Starting at the line that holds "Thumbnail 5 Casablanca", restate every line word for word up to and including the last one in the listing below, and omit all pictures.

_Provided data_:
BEGIN
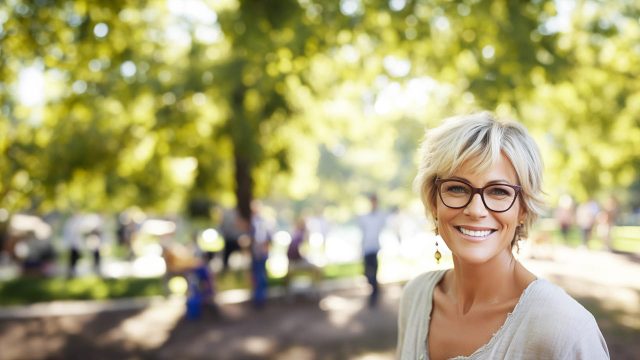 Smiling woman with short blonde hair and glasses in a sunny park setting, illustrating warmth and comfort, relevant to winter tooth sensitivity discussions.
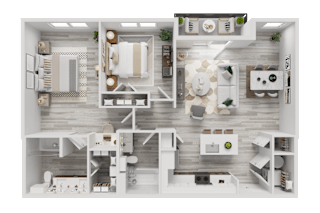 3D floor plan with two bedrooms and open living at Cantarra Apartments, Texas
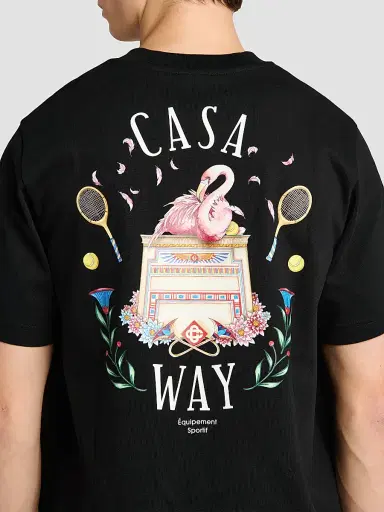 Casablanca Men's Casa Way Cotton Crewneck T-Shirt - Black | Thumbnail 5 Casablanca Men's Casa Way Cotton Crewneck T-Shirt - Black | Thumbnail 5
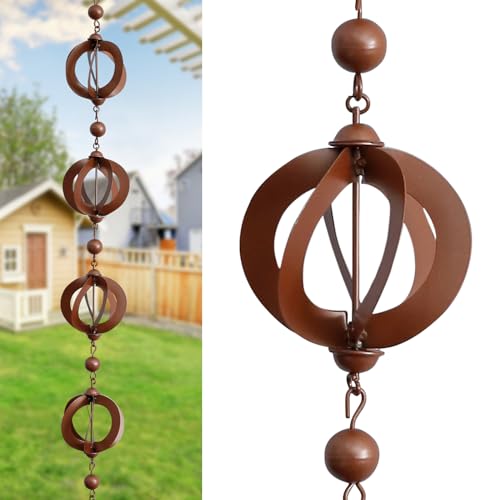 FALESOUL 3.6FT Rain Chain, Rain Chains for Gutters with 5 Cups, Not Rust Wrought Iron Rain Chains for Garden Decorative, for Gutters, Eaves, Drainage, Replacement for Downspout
END
_Task answer_:
 Casablanca Men's Casa Way Cotton Crewneck T-Shirt - Black | Thumbnail 5 Casablanca Men's Casa Way Cotton Crewneck T-Shirt - Black | Thumbnail 5
 FALESOUL 3.6FT Rain Chain, Rain Chains for Gutters with 5 Cups, Not Rust Wrought Iron Rain Chains for Garden Decorative, for Gutters, Eaves, Drainage, Replacement for Downspout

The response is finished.